I was curious if the snow melt caused any erosion on the steep north side of the ridge above the homes that have tucked up directly below.


Despite the complete burn off of vegetation and record snow I did not observe any surface water erosion on the steep slopes. These silt soils can hold a lot of water.

Life is coming back in the burn area. These silty soils and north aspect have all sorts of plants that go past my limited botanical knowledge base.

I did recognize lupine


An early bloomer



While water erosion is not present, wheels and wind erode deeply in these silt soils

I used to know the specific species of beetle, but it leaked out of my head. 
This beetle was on a mission

As noted above, the ridge was briefly covered by water during the larger ice age floods. Those floods carried blocks of ice from the north and rocks were embedded in the ice.
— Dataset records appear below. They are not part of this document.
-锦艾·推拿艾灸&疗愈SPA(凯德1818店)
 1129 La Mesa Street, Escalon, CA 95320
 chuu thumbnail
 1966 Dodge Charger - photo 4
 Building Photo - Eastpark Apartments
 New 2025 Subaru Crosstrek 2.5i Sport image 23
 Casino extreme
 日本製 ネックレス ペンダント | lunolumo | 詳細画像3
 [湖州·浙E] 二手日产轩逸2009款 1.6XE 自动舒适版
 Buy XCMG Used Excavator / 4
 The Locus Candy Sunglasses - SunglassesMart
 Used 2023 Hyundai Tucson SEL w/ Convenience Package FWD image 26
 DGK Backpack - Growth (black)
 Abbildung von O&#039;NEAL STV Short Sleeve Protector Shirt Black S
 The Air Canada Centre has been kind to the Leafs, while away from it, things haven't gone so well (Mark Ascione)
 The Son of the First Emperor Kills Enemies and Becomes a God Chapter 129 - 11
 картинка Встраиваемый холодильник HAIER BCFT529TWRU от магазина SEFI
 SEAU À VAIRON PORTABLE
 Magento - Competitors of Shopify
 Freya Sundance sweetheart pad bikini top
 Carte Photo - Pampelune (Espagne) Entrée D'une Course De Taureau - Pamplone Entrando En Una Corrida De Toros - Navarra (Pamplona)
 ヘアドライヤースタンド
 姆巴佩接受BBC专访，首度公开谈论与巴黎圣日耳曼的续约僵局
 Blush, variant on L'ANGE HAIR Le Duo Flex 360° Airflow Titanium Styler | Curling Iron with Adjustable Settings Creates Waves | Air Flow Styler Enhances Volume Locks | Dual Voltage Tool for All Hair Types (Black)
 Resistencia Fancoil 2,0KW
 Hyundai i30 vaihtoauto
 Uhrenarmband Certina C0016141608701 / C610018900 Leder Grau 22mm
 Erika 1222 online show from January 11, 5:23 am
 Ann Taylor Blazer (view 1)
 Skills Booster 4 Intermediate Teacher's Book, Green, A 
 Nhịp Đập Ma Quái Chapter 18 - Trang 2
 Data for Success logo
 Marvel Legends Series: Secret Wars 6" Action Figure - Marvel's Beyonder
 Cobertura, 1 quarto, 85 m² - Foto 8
Hence, ice age glacial erratics are present on the ridge.




The frequency and intensity of wildfires has increased in the scrub steppe of this area. So much so that the sage brush habitat has declined. The presence of cheat grass has increased the recurrence of fires and how burned areas recover.

Just outside the burn area, there is an intact sage covered landscape. It is surrounded by roads and development and thus the large fire was not able to get into this sage stand.